Stored data entries
──────────────────────────────

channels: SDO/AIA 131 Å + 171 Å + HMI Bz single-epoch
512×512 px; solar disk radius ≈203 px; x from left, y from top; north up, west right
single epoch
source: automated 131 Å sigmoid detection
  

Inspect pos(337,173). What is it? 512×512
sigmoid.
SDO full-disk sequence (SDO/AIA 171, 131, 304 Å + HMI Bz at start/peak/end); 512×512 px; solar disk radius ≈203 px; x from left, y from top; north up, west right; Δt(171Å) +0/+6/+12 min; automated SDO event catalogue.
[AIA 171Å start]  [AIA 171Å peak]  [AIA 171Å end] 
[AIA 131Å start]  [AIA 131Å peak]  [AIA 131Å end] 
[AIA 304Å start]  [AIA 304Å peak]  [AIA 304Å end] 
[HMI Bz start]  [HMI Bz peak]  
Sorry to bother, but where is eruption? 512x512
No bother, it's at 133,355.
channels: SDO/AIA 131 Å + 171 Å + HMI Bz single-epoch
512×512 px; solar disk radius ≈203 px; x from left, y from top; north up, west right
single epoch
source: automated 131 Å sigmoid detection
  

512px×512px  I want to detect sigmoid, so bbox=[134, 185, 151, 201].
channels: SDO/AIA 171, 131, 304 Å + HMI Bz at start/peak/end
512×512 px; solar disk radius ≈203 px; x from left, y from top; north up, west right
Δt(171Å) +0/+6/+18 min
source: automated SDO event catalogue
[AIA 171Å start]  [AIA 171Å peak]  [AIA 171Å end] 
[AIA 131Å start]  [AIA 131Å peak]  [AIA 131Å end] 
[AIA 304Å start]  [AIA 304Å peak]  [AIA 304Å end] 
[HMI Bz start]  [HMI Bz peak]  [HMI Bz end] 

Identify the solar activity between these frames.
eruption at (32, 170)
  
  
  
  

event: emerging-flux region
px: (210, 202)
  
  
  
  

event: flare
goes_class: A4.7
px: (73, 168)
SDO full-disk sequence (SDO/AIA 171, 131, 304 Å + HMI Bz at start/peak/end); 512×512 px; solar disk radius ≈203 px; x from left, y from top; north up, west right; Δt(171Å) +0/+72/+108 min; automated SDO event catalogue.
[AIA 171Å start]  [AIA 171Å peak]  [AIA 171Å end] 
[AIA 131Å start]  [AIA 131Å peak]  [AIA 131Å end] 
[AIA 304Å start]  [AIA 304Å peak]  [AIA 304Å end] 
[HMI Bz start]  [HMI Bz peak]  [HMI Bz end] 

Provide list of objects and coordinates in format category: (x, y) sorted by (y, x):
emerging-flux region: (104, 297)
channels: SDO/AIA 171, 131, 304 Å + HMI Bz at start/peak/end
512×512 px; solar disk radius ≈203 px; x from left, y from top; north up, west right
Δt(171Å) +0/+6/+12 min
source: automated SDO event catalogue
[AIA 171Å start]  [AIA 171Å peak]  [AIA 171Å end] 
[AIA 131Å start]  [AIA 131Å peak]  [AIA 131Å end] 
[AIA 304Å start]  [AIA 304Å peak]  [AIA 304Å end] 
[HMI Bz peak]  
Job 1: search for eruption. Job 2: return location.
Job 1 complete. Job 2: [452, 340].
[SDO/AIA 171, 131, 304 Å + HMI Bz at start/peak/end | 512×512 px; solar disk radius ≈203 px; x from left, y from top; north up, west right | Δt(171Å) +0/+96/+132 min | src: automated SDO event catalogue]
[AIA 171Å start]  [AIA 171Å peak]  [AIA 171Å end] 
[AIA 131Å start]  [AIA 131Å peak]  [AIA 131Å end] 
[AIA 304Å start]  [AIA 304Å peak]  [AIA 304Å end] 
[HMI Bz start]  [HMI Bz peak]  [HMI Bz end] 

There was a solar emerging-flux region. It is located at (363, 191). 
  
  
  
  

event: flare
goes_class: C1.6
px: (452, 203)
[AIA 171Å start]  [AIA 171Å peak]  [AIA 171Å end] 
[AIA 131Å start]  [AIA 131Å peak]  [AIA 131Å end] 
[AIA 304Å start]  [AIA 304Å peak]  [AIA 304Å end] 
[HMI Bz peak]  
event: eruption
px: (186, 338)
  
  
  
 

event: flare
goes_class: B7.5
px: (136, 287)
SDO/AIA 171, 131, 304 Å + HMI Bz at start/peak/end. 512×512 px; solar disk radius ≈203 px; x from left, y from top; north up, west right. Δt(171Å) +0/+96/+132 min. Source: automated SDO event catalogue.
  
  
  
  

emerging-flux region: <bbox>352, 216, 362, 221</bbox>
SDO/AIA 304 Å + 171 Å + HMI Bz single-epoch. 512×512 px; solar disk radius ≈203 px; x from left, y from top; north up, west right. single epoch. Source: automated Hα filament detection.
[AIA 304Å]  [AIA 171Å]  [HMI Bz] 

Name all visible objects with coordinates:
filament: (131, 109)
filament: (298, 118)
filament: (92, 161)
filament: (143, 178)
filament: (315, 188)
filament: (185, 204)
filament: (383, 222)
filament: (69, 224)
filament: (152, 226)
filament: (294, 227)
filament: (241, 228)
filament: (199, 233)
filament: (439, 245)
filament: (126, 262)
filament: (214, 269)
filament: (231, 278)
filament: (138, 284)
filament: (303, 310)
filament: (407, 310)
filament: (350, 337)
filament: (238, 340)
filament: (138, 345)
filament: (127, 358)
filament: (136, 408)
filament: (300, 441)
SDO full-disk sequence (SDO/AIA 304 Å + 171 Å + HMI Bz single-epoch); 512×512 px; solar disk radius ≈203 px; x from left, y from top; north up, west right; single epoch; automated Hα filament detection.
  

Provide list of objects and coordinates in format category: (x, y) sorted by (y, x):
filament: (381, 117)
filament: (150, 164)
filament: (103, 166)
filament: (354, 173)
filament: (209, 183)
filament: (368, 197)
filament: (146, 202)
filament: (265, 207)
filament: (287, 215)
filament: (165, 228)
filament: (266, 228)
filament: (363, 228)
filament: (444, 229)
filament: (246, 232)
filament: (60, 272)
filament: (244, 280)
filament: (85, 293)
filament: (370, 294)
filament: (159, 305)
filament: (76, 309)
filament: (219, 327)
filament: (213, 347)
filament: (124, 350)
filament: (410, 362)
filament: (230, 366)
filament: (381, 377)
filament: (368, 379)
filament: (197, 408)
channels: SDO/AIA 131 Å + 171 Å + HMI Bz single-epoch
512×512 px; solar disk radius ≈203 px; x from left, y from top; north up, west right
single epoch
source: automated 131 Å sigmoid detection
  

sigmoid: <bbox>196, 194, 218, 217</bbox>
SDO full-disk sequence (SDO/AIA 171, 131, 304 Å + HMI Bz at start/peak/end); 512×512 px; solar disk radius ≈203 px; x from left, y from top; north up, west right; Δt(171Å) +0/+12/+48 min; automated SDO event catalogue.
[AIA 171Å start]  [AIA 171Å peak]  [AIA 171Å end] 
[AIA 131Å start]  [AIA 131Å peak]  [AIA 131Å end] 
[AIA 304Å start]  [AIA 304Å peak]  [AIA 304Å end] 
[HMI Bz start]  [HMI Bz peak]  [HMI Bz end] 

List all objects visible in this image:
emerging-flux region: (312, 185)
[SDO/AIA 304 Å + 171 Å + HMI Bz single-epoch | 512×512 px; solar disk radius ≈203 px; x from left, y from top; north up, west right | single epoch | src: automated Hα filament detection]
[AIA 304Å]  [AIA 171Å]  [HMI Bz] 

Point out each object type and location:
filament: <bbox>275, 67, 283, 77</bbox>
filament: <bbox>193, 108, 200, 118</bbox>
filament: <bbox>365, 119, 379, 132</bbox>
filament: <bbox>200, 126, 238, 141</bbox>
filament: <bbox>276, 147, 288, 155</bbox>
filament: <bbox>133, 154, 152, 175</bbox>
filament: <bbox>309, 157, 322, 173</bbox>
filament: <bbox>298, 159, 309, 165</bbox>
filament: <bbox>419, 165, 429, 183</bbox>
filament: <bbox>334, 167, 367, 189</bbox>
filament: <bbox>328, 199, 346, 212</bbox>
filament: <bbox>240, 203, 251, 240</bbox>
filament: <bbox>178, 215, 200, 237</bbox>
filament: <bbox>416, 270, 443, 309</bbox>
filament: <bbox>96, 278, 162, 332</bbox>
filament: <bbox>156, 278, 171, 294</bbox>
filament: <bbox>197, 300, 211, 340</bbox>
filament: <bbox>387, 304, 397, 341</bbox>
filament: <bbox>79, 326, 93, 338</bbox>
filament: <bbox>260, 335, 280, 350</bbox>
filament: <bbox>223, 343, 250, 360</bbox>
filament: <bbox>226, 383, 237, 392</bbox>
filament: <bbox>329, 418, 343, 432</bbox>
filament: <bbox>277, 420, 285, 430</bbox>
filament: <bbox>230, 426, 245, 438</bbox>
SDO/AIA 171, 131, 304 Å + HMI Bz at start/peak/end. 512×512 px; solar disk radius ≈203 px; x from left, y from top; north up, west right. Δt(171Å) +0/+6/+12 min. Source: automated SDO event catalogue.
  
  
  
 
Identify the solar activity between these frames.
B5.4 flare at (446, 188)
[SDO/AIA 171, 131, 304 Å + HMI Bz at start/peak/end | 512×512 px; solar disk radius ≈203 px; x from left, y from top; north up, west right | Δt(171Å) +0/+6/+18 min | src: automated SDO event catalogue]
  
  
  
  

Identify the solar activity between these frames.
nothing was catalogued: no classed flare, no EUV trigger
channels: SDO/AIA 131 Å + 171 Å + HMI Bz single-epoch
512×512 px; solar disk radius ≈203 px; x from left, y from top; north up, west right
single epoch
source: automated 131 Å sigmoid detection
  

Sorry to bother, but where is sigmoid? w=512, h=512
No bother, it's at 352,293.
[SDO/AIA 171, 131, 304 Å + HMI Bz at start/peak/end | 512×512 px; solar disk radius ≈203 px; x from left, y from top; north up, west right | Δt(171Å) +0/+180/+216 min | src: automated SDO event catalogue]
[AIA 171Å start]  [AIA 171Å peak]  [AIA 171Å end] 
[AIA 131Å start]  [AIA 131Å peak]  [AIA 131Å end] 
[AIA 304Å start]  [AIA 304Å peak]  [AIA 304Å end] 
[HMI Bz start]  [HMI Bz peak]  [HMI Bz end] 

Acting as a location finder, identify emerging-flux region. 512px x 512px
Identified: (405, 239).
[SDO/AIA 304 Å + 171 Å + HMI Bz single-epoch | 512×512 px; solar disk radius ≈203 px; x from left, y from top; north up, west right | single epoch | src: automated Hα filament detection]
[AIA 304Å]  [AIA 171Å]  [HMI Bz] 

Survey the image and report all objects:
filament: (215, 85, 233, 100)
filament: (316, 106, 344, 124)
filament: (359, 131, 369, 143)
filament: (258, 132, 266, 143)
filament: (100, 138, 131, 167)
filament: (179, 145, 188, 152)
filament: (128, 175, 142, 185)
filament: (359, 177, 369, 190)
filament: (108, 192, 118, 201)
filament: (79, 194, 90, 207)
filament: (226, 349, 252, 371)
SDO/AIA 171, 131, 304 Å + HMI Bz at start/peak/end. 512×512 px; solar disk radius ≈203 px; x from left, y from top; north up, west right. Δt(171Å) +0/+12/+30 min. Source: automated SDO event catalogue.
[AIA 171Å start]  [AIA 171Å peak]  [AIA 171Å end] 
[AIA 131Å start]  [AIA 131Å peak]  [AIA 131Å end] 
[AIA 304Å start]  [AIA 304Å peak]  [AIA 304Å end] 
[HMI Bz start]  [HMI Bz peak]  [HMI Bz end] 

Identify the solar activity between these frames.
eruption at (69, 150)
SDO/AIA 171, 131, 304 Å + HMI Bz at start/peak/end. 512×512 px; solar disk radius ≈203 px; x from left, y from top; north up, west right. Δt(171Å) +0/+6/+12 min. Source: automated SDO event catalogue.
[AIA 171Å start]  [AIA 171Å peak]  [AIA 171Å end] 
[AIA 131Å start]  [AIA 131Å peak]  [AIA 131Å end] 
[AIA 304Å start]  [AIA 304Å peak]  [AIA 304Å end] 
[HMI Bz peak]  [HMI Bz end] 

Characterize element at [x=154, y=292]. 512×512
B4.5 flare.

──────────────────────────────

* **Description of the task**:
Out of the data above, transcribe exactly and only the lines starting with the line that has "px: (452, 203)" and going on through the line that has "px: (136, 287)", both included.

* **Result of this exercise**:
px: (452, 203)
[AIA 171Å start]  [AIA 171Å peak]  [AIA 171Å end] 
[AIA 131Å start]  [AIA 131Å peak]  [AIA 131Å end] 
[AIA 304Å start]  [AIA 304Å peak]  [AIA 304Å end] 
[HMI Bz peak]  
event: eruption
px: (186, 338)
  
  
  
 

event: flare
goes_class: B7.5
px: (136, 287)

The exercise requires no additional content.